I'm a single girl at heart, and I sure do miss my crazy nights out, but I still wouldn't trade my bf for the world.
I must admit though, hearing single friends whine about settling down when they're getting to go out partying all the time is kidna annoying…
I mean really, you aren't usually gonna meet "mr. right" at the local bar when you're drunk face every friday night… I dunno.
Fox Parker says:
Wed, 31st Dec 20085:01 pm
hey ladies if you are getting married and cash is a problem i found this why hasn't he proposed? engagement ring sweepstakes for a FREE ring. good luck…i signed up a bunch of times! http://www.PerfectFind.com/diamondring
Alyx says:
Tue, 3rd Feb 20098:46 am
Okay, let's get real here. Obviously marriage is a big commitment. But it's one that different people make at different points in their lives. I'm 20 years old. I have friends that got married right out of high school. Hell, my parents (who have been married 25 years) got married when they were 19 and 23. Just because marriage before age 25 doesn't work for you doesn't mean that you should criticize people for whom it does.

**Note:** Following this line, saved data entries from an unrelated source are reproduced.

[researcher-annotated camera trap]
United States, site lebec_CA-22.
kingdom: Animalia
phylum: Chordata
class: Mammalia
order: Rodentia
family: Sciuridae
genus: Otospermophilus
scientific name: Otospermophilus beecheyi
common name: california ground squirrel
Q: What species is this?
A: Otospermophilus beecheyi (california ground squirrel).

I've been in a relationship for over a year now, and of course the topic of marriage has come up. We decided that we don't want to take that step until after I've graduated… but guess what, that's still before age 25. Are you going to look down on me because, while I'm getting married after I've started my career, I'm getting married before the age of 25?
You're looking down on people for getting married too soon is pretty much the same thing as them looking down on you for NOT getting married.
Everyone is entitle to an opinion, but that doesn't mean that anyone's opinion is particularly RIGHT or WRONG.